Stosur’s Open campaign lasted 91 minutes before the 27-year-old bowed out with a 7-6 (2) 6-3 defeat to Romania’s world No.59 Sorana Cirstea, a player she’d crushed in straight sets in both their previous meetings.
But having reigned in New York last September just two months after succumbing in the first round at Wimbledon, Stosur refuses to believe she won’t one day achieve her dream of winning the Australian Open.
“The last few years I got beaten by players who definitely played better than me on the day,” Stosur said.
“Third, fourth rounds obviously aren’t where you want to go, but certainly better than a first round. All you can do is come back next year and keep trying.
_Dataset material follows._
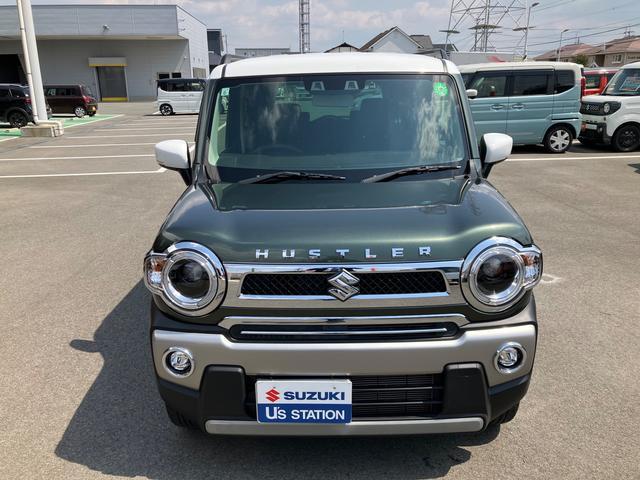 車両画像2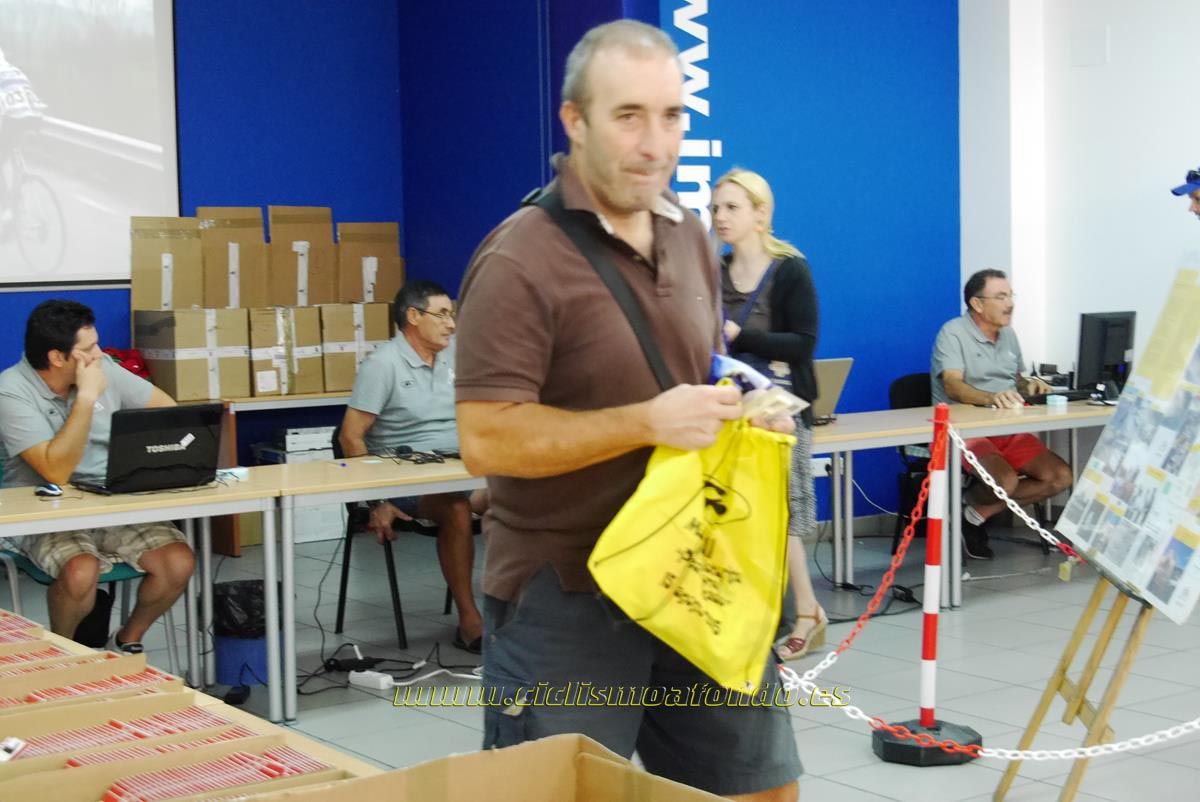 Marcha Pedro Delgado_Inscripciones_01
“Obviously, it’s not hard to improve on a first-round loss.
“I’ve got the rest of the year obviously. Of course I want to do better here, but I can’t think that, `oh, because this month didn’t go the way I wanted it to, the year is shot either’.
“It’s not going to deter me from doing what I want to do. If anything, it will probably spur me on to try even harder and do even more.”
But carrying the hopes of a nation, Stosur conceded she may have tried too hard to deliver.
“Of course I wanted to do very well here. You want it to come right now,” she said.
“That’s sport. Unfortunately you can’t pick and choose when it’s all going to happen for you.”
After a second-round loss in Brisbane and first-round demise in Sydney, Stosur arrived in Melbourne down on confidence and openly admitting to struggling under the weight of expectation.
“It affects you physically,” she said.
“That’s probably the easiest sign for the outside people to see … to see that you tighten up, your shoulders do get tight, you don’t hit through the ball.
“When anyone’s nervous, I think the first thing that goes is your footwork. You don’t move your feet as well. Once that breaks down, it’s easy for other things to start breaking down.”
Stosur’s 21-year-old conqueror said post-match that “probably the whole country hates me right now”.
Stosur, though, paid tribute to Cirstea and said no Australian could feel more disappointed than her.
“There’s nothing probably more than my expectation. I really, really wanted to do well here and over the summer,” she said.
“I did everything I could to try and give myself a good opportunity. It obviously didn’t happen.”